KAUST, which is located along the shores of the Red Sea, is working with WHOI scientists to establish the KAUST Marine and Ocean Research Center, which will provide critical information about ocean ecosystems, fisheries, and water circulation along the Saudi Arabian coast in the northern central Red Sea. One of the first projects will be an assessment of the health of the extensive and vital coral reefs in the region and identification of the environmental factors affecting the system.
“This partnership will establish a firm foundation of excellence for KAUST that will help us recruit other scientists and promote our ultimate agenda of scientific discovery,” KAUST’s Interim President Nadhmi Al-Nasr said at today’s signing of the formal agreement between KAUST and WHOI (which announced their intent to collaborate earlier this year). “It will also enrich WHOI’s already prestigious portfolio of scholarship and its reputation as an institution with a reach that extends literally all over the globe.”
“The KAUST-WHOI partnership will bring together a large, interdisciplinary group of researchers, each with their own strengths and experiences,” said Dr.

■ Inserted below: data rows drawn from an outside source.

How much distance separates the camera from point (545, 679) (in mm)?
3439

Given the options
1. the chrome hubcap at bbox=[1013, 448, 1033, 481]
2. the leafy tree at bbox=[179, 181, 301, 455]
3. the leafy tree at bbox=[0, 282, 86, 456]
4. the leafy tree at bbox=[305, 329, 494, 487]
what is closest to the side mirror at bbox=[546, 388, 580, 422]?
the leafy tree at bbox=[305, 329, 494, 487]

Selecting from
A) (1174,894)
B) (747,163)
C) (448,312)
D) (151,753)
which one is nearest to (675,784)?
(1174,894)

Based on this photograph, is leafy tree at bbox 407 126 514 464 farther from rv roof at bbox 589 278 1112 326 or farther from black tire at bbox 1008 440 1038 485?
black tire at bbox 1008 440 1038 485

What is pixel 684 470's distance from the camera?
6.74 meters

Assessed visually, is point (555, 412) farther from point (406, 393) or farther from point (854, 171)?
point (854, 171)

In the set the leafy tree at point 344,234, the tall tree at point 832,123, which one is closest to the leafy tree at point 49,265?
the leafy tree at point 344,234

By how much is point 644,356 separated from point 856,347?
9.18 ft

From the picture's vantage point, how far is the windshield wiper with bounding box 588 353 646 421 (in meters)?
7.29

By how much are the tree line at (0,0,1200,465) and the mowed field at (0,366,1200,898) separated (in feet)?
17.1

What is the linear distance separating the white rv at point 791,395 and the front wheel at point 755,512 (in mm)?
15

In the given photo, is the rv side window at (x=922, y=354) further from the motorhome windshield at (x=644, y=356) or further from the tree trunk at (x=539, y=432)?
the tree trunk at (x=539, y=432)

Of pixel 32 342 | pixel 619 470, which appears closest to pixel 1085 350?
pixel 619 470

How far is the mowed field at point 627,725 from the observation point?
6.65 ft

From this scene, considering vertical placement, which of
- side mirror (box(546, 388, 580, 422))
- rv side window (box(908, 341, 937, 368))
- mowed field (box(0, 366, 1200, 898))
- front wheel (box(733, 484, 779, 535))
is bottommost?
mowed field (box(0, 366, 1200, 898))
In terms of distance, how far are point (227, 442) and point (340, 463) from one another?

James R. Luyten, acting president and director of WHOI. “With this collaboration, we can bring together different tools, techniques, and minds to gain a broader understanding of the Red Sea and its ecosystems. We are proud and excited to be part of this project.”
The multi-year agreement will include three major lines of collaborative research, including:
a three-year fisheries and aquaculture project that will produce an integrated bioeconomic model of the Red Sea coast of Saudi Arabia, describing the dynamic relationships among fish stocks and the fisheries that harvest them;
a coastal hydrography and circulation project that will provide the first comprehensive description of the physical oceanography in the Red Sea;
studies of coral reef ecology that offer a baseline for long-term monitoring of the coastal environment.
In addition to WHOI, KAUST has also signed memoranda of understanding (MOU) to create similar partnerships with the Institut Français du Pétrole in France, the National University of Singapore, Indian Institute of Technology, Bombay and American University in Cairo.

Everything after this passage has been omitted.